Studies of Inhibitory Mechanisms of Propeptide-Like Cysteine Protease Inhibitors

الملخص EN

Mouse cytotoxic T-lymphocyte antigen-2α (CTLA-2α), Drosophila CTLA-2-like protein (crammer), and Bombyx cysteine protease inhibitor (BCPI) belong to a novel family of cysteine protease inhibitors (I29).

Their inhibitory mechanisms were studied comparatively.

CTLA-2α contains a cysteine residue (C75), which is essential for its inhibitory potency.

The CTLA-2α monomer was converted to a disulfide-bonded dimer in vitro and in vivo.

The dimer was fully inhibitory, but the monomer, which possessed a free thiol residue, was not.

A disulfide-bonded CTLA-2α/cathepsin L complex was isolated, and a cathepsin L subunit with a molecular weight of 24,000 was identified as the interactive enzyme protein.

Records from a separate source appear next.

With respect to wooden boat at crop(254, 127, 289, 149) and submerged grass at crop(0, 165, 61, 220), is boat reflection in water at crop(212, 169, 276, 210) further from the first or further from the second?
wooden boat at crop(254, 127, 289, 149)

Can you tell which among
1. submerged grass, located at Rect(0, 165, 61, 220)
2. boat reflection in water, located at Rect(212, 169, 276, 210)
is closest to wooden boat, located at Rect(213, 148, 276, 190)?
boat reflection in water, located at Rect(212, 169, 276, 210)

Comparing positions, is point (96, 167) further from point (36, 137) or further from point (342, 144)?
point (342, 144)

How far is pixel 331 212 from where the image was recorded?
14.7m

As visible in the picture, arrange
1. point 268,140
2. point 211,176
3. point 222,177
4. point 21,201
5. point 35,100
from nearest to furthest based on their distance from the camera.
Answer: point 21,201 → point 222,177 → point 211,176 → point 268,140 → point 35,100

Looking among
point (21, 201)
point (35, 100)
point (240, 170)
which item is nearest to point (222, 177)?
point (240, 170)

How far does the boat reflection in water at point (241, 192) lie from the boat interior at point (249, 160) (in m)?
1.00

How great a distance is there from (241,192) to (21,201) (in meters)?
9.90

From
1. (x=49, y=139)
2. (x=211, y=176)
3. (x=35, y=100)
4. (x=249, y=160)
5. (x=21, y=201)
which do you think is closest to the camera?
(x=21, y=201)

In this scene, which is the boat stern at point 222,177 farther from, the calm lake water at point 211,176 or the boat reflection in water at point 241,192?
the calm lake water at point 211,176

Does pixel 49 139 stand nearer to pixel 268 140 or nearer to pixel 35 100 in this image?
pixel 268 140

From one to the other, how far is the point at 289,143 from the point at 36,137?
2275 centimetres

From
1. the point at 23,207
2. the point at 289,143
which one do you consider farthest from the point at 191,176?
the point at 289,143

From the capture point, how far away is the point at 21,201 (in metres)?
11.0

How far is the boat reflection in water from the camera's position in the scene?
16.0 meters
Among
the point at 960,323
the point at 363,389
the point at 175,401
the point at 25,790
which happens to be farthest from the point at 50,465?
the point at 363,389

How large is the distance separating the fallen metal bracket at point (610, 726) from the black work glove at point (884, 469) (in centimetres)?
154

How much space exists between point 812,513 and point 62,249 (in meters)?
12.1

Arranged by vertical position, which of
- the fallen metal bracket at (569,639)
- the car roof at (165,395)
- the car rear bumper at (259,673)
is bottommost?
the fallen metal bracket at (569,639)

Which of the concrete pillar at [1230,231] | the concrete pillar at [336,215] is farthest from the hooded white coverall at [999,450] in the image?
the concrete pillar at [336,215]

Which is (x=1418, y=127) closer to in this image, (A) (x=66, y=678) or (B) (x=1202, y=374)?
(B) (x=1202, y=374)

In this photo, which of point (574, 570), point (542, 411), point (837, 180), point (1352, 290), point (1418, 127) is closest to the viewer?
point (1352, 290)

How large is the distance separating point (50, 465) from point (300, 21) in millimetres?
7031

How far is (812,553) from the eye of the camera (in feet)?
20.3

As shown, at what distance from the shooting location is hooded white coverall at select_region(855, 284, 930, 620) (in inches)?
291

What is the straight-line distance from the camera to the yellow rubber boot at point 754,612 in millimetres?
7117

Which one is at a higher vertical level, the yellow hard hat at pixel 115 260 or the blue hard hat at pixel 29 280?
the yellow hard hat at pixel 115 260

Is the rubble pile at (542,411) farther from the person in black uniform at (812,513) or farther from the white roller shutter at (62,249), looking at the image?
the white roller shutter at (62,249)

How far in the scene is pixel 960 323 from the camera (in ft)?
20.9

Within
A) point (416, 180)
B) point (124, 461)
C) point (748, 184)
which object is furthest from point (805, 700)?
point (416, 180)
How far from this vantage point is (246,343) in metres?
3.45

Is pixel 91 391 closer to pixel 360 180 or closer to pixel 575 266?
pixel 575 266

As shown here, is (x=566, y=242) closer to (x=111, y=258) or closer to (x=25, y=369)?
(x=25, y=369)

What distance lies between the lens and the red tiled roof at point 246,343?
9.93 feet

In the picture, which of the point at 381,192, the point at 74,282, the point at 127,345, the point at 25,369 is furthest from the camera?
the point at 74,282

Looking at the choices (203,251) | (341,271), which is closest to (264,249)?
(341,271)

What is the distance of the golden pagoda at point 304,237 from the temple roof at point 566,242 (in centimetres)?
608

Crammer also contains a cysteine residue (C72).

Both dimeric and monomeric forms of crammer were inhibitory.

A crammer mutant with Cys72 to alanine (C72A) was fully inhibitory, while the replacement of Gly73 with alanine (G73A) caused a significant loss in inhibitory potency, which suggests a different inhibition mechanism from CTLA-2α.

BCPI does not contain cysteine residue.

C-terminal region (L77-R80) of BCPI was essential for its inhibitory potency.

CTLA-2α was inhibitory in the acidic pH condition but stabilized cathepsin L under neutral pH conditions.

The different inhibition mechanisms and functional considerations of these inhibitors are discussed.